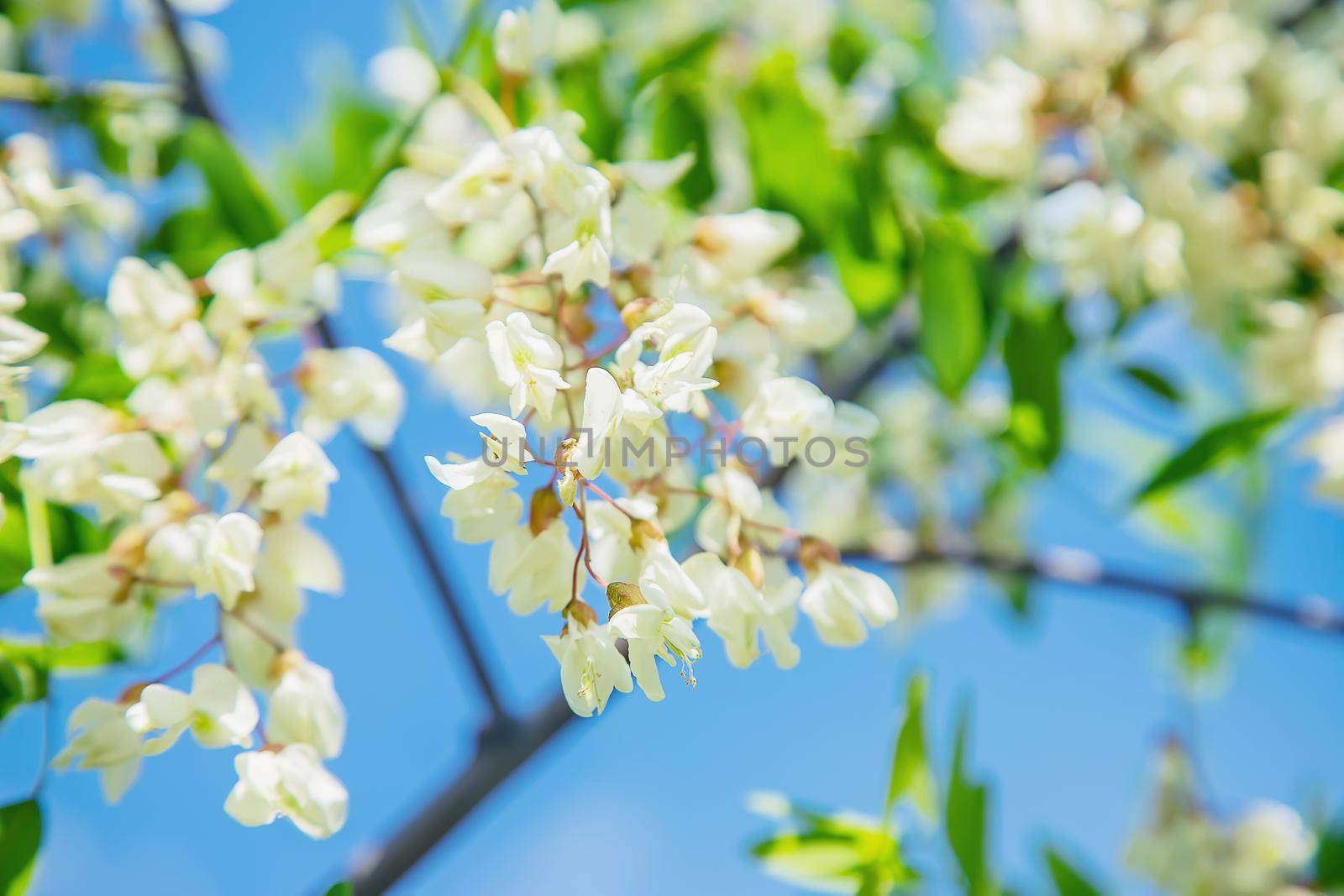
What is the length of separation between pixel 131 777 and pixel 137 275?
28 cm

--

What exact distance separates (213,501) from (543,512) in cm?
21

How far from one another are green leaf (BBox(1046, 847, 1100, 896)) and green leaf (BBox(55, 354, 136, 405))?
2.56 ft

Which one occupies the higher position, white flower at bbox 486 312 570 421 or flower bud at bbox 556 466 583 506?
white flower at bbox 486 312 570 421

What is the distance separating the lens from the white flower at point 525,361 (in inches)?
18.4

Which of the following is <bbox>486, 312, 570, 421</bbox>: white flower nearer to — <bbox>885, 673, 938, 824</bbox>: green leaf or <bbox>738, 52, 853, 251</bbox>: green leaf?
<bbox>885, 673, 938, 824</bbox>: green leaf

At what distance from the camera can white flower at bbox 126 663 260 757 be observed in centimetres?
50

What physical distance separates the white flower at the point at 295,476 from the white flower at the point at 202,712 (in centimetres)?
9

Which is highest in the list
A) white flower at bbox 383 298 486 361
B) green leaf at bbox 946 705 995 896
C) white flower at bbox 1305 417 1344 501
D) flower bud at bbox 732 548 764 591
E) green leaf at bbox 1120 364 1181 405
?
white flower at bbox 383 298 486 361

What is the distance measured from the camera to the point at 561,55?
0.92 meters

--

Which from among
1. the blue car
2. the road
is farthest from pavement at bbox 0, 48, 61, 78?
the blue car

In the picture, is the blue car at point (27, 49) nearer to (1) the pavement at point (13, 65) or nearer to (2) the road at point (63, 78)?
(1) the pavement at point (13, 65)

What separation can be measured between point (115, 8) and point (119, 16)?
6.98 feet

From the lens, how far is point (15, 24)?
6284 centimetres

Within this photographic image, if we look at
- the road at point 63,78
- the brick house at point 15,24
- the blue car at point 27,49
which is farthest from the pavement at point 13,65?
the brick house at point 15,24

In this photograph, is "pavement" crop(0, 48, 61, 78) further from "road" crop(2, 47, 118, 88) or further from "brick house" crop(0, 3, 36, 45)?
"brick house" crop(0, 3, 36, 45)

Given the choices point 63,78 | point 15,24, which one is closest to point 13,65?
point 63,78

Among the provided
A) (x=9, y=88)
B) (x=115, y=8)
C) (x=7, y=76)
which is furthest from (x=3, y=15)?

▸ What is asked:
Please report each line of the listing above that contains the word "leaf", copying every such line in full.

▸ Response to the exercise:
How far from one another are green leaf (BBox(1046, 847, 1100, 896)) and green leaf (BBox(55, 354, 136, 405))?
Which of the following is <bbox>486, 312, 570, 421</bbox>: white flower nearer to — <bbox>885, 673, 938, 824</bbox>: green leaf or <bbox>738, 52, 853, 251</bbox>: green leaf?
<bbox>885, 673, 938, 824</bbox>: green leaf
B) green leaf at bbox 946 705 995 896
E) green leaf at bbox 1120 364 1181 405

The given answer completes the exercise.